Second, despite many private players getting the mandate for operating as UPI providers, it was noticed that two operators, both foreign-owned, were head and shoulders ahead of others: Alphabet-owned Google Pay and Walmart-Flipkart-owned PhonePe.

This prompted what was then a contentious decision: the National Payments Corporation of India, the entity under the Reserve Bank of India that runs India’s real-time digital money transaction service UPI, or Unified Payments Interface, mandated that no private operator could maintain more than a 30 per cent market share.

Mind you, the market share of the top two in UPI was way less than the near-64 per cent market share of domestic aviation that IndiGo controls. Back in early 2021, when the authorities notified the rules for the implementation of the market cap of 30 per cent, the two dominant players had way less than what IndiGo presently has: PhonePe was at 42 per cent, while Google Pay had just 36 per cent of the share of transactions.

Is it time for the government to introduce a similar cap on market share in an essential service like domestic aviation? With around 16 crore domestic fliers annually, flying is no longer the preserve of the rich and the well-heeled, but that of the common man who uses it to save time and fly for work, important family matters and even leisure.

And when a dominant market player indulges in market pains that have a direct impact not just on daily lives but on the economic bottomline of the nation itself, it's time all unconventional options are perused.

Another option, which Americans use very effectively, is to break up IndiGo into smaller airlines. Nowhere in any free market country does a private company have the kind of market dominance in an essential service the way IndiGo has in India in civil aviation — in countries like the US and China, shares of the biggest airline are all less than 25 per cent.

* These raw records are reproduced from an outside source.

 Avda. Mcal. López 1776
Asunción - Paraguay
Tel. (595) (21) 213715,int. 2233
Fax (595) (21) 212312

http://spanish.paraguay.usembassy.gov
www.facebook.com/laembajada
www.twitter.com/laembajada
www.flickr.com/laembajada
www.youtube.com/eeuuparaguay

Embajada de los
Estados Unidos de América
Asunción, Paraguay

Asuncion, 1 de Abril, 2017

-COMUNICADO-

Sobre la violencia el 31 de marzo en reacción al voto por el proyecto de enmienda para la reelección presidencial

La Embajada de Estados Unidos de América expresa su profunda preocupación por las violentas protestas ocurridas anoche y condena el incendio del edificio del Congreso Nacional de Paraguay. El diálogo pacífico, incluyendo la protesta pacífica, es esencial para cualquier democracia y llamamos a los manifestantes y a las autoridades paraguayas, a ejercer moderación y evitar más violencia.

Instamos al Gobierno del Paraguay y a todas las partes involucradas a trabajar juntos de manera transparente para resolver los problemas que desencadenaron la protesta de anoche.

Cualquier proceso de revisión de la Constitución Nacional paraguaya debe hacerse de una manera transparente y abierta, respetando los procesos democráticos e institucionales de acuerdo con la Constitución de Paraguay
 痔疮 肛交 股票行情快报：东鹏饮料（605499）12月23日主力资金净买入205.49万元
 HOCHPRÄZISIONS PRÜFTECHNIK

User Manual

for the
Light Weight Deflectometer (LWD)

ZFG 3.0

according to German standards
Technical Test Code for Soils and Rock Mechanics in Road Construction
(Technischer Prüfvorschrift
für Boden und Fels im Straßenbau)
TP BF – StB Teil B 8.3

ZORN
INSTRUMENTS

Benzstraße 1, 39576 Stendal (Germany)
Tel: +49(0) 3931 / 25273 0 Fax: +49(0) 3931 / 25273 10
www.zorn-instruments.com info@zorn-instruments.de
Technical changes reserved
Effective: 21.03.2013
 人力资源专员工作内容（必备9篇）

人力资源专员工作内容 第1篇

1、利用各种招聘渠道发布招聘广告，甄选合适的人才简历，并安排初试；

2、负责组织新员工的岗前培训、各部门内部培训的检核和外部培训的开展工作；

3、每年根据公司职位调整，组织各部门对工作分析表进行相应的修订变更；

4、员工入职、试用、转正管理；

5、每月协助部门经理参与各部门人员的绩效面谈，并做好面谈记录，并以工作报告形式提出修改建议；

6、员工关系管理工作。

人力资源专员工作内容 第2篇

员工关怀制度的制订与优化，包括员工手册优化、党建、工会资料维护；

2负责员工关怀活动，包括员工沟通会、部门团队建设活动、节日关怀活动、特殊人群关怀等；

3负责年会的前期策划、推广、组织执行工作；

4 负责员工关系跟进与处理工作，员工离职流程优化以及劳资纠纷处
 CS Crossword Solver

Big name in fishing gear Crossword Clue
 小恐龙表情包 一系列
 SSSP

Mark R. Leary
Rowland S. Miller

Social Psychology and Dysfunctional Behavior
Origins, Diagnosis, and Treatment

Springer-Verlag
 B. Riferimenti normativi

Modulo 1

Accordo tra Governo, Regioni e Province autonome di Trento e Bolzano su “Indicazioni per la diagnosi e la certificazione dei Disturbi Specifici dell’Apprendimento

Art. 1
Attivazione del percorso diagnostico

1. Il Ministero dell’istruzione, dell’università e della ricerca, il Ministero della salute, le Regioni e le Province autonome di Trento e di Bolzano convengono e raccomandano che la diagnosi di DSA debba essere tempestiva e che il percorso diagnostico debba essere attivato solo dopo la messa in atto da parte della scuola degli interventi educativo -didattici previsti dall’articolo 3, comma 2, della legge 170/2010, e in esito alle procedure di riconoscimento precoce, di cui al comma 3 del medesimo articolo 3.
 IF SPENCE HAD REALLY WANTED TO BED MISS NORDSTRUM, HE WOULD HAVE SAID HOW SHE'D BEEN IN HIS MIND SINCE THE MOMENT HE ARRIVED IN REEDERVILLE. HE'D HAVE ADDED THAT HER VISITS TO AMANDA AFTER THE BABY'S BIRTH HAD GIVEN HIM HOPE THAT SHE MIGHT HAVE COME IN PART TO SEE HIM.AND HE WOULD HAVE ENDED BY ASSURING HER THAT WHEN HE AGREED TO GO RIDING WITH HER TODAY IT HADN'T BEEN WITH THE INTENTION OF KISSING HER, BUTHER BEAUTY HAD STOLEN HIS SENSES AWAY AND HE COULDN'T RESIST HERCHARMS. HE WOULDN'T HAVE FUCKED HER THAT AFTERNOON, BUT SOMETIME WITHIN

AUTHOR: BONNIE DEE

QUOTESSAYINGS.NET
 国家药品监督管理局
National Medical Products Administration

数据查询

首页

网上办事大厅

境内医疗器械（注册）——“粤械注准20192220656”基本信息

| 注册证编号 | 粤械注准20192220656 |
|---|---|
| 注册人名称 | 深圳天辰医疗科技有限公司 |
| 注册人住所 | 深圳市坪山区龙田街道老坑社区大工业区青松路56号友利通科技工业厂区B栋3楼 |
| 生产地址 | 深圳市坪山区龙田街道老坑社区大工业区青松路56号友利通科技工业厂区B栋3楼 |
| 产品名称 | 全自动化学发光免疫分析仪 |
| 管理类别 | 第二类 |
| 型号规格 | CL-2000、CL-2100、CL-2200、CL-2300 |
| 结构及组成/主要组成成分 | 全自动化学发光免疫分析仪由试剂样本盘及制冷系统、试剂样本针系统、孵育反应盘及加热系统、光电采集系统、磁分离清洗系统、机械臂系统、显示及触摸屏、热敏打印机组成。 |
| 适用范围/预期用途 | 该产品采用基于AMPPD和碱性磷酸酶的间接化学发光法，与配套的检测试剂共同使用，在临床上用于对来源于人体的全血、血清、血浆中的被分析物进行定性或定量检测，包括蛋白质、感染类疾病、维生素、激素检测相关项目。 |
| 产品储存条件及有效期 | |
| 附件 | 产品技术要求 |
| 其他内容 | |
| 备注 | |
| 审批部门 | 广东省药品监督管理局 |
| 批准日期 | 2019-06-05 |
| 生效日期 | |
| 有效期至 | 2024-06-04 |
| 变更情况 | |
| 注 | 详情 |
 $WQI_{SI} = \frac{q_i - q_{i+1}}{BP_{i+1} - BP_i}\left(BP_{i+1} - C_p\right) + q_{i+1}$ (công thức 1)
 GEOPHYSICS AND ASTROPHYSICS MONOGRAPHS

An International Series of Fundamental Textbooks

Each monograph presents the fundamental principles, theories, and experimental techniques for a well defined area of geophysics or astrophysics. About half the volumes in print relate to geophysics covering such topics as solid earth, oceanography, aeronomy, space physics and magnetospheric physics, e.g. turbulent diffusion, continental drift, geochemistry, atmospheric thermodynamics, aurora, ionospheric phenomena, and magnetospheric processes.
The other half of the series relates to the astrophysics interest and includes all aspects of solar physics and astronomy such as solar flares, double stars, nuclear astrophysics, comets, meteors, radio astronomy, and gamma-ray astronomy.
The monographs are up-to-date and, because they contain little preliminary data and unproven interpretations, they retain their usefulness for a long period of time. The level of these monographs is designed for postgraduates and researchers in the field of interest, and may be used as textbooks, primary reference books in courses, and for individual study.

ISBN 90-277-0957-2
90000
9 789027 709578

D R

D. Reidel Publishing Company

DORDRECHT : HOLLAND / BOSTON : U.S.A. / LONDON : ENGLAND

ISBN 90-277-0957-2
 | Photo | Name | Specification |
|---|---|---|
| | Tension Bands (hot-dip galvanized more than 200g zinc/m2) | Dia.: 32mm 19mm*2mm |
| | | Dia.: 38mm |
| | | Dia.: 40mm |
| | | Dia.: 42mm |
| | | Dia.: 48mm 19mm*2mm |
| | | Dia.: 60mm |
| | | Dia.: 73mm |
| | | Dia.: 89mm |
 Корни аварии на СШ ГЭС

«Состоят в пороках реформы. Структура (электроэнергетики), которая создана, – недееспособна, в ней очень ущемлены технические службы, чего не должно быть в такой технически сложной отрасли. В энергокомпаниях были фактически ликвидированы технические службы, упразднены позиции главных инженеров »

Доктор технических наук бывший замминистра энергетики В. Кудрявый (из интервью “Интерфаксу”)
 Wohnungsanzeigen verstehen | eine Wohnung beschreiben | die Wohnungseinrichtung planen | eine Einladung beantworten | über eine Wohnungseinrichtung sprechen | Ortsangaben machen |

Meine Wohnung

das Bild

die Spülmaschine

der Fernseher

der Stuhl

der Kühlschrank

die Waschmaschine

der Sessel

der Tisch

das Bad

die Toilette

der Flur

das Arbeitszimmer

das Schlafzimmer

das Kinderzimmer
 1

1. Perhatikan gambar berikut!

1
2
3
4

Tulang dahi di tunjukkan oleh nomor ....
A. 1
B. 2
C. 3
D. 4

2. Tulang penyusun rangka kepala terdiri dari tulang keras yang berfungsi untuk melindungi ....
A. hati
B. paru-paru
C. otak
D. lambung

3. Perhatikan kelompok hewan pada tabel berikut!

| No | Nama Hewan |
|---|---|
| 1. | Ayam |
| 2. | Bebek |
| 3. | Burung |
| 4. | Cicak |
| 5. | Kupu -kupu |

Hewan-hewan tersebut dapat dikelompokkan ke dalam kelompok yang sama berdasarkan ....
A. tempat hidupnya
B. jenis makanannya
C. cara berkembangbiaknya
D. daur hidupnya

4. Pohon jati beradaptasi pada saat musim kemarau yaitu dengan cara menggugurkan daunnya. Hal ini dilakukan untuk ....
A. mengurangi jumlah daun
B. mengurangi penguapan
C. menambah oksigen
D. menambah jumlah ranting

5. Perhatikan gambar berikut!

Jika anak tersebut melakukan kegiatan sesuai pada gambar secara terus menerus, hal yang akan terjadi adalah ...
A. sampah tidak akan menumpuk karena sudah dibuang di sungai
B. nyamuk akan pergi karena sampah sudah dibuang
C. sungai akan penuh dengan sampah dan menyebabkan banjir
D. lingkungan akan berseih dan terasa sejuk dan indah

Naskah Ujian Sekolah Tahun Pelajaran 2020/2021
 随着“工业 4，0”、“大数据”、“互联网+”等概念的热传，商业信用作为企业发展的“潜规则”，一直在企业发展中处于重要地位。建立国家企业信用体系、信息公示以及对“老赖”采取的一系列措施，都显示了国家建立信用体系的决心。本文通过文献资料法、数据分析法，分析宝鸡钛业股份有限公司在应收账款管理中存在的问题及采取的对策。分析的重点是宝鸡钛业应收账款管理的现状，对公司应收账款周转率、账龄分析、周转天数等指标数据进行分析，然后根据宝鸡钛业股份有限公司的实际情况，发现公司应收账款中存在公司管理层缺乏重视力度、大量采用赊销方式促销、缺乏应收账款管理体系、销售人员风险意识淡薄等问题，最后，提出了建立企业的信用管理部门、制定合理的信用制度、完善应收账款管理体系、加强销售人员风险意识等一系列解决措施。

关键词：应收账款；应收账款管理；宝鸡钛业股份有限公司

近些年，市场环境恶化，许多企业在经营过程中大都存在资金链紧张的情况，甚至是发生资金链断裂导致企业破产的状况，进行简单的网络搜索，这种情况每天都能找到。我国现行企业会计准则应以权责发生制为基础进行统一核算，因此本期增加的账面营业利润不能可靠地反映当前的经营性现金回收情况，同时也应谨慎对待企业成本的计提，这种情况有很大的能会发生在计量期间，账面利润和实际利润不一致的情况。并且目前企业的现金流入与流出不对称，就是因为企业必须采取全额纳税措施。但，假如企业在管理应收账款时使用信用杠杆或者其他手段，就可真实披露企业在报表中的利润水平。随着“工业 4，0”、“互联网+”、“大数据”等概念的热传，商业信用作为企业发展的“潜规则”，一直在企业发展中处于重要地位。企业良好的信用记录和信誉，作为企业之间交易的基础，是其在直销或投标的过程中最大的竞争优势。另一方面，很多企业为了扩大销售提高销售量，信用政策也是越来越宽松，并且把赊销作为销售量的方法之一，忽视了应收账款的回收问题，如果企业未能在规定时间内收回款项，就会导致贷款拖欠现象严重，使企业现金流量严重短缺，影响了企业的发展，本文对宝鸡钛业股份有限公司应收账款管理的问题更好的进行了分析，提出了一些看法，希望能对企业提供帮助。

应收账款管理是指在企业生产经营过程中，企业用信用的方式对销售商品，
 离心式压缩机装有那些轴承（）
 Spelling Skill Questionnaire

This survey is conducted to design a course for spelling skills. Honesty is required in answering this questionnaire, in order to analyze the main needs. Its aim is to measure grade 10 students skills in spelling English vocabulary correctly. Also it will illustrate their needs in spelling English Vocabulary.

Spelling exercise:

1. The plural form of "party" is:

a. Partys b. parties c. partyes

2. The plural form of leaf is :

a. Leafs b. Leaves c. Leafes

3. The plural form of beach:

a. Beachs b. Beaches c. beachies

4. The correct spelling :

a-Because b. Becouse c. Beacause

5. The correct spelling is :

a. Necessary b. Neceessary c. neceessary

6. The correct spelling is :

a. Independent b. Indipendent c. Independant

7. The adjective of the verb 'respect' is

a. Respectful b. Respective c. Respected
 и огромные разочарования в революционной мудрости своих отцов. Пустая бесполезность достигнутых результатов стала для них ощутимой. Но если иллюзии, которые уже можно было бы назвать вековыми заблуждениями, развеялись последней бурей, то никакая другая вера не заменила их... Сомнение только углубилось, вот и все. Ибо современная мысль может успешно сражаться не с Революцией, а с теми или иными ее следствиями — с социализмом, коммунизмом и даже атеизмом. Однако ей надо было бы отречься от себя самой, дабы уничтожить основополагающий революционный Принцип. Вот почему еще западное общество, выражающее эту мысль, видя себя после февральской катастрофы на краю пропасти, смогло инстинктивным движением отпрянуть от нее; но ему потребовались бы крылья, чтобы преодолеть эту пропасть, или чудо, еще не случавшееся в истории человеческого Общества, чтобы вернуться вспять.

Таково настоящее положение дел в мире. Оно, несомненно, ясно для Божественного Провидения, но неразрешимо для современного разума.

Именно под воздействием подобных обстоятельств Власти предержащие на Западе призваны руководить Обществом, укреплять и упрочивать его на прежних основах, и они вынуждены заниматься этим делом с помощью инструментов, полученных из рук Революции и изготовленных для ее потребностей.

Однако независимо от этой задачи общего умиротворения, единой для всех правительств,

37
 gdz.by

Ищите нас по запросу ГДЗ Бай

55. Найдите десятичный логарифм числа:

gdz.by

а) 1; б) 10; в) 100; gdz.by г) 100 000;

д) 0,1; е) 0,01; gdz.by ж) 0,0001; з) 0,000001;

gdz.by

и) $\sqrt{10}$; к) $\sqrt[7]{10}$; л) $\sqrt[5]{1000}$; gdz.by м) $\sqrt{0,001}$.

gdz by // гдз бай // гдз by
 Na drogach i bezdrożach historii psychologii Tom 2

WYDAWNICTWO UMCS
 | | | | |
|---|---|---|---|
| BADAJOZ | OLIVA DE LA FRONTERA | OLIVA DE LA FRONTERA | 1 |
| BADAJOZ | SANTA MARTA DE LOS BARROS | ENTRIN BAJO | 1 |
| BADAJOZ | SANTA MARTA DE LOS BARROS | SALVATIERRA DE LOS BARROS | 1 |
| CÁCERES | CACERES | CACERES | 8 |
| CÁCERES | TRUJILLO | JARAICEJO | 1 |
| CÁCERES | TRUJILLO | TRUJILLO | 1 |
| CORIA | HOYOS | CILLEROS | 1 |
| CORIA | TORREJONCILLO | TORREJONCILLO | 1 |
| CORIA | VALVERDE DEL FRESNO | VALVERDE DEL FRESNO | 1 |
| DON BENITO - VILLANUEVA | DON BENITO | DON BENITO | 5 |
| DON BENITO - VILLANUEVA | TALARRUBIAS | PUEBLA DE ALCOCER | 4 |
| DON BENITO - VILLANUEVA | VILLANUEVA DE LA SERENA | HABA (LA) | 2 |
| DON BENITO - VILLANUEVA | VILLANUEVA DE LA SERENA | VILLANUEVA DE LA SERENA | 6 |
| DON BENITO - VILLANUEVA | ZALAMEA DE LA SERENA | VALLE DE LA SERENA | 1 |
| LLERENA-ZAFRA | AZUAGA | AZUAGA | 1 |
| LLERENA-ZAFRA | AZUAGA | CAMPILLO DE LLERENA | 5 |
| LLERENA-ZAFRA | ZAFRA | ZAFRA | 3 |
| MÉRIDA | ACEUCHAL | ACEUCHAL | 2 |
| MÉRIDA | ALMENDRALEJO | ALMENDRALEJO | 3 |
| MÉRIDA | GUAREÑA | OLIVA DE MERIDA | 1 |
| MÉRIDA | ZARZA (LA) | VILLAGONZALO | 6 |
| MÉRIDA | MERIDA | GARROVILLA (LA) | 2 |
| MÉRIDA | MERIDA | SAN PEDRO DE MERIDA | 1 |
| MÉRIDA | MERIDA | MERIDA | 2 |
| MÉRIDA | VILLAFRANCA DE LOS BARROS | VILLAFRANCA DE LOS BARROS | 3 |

With even the mighty Modi government having no other option but to succumb to the IndiGo drama and waive off the implementation of the new duty rules till February, questions have been raised about the bear hug one airline has on India’s transportation sector and what can be done about it.

India does have antitrust laws and a history of attempting the same in other essential services. Of course, breaking up a monopoly is well within the ambit of actions a government can take,  considering that nearly 7 out of 10 domestic flights in the country are by IndiGo. What was till last week lauded as a case study for efficiency and competitiveness and economies of scale, has turned out to be a disaster when the airline decided to prove a point by holding a national essential service hostage in the last few days.

The classic example of breaking up a company to help a nation’s economy and citizen welfare is that of AT&T, the monopoly in telecom services in the US, which was broken up into seven smaller companies thanks to actions initiated by the US Justice Department in the 1980s. This led to healthy competition, better customer service, a better value for money proposition, and helped the growth of the communications sector.

And for those who say that it is the US and not India, please note that India does have a competition commission and an effective Competition Act, passed in 2002 and empowered with updated provisions just three years ago. It prohibits anti-competitive agreements and abuse of dominant market position, with the commission’s primary job being to protect consumer interests.  Is it listening?

The UPI intervention, interestingly, is yet to be implemented – it has been postponed three times, with the latest deadline only being December of next year.

When NPCI came out with that controversial move five years ago, its aim was to mitigate concentration risks, prevent the emergence of a duopoly, and ensure a more diversified and resilient ecosystem. Exactly the reasons our aviation sector is in want of, wouldn’t  you say?